EXERCISE REQUIREMENTS> Using the records below, write out again exactly the lines that begin at the line containing "family: Procyonidae" and end at the line containing "genus: Connochaetes", and no other lines.

**********

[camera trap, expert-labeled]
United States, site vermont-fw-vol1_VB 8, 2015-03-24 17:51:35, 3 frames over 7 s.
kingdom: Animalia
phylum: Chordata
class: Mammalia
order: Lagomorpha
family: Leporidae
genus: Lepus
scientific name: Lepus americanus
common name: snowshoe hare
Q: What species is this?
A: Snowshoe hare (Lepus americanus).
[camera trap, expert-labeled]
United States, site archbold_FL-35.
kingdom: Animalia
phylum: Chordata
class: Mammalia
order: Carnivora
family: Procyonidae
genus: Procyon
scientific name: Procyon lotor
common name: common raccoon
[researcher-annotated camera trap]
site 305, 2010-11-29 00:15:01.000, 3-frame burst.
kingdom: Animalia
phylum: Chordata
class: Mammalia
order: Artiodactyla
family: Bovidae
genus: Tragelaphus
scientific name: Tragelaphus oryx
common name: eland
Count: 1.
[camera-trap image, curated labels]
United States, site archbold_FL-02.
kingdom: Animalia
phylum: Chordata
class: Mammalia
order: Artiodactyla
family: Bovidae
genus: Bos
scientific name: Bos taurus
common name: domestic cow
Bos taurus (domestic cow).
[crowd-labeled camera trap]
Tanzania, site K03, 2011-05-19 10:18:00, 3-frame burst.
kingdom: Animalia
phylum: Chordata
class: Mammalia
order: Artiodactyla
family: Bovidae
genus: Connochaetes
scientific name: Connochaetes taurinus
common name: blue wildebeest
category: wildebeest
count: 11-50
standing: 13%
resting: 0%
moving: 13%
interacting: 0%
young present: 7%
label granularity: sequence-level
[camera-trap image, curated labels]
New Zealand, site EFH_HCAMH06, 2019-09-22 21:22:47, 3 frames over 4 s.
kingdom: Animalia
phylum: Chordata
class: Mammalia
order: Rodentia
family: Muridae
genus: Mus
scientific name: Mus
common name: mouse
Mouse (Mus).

**********

SOLVED PROBLEM>
family: Procyonidae
genus: Procyon
scientific name: Procyon lotor
common name: common raccoon
[researcher-annotated camera trap]
site 305, 2010-11-29 00:15:01.000, 3-frame burst.
kingdom: Animalia
phylum: Chordata
class: Mammalia
order: Artiodactyla
family: Bovidae
genus: Tragelaphus
scientific name: Tragelaphus oryx
common name: eland
Count: 1.
[camera-trap image, curated labels]
United States, site archbold_FL-02.
kingdom: Animalia
phylum: Chordata
class: Mammalia
order: Artiodactyla
family: Bovidae
genus: Bos
scientific name: Bos taurus
common name: domestic cow
Bos taurus (domestic cow).
[crowd-labeled camera trap]
Tanzania, site K03, 2011-05-19 10:18:00, 3-frame burst.
kingdom: Animalia
phylum: Chordata
class: Mammalia
order: Artiodactyla
family: Bovidae
genus: Connochaetes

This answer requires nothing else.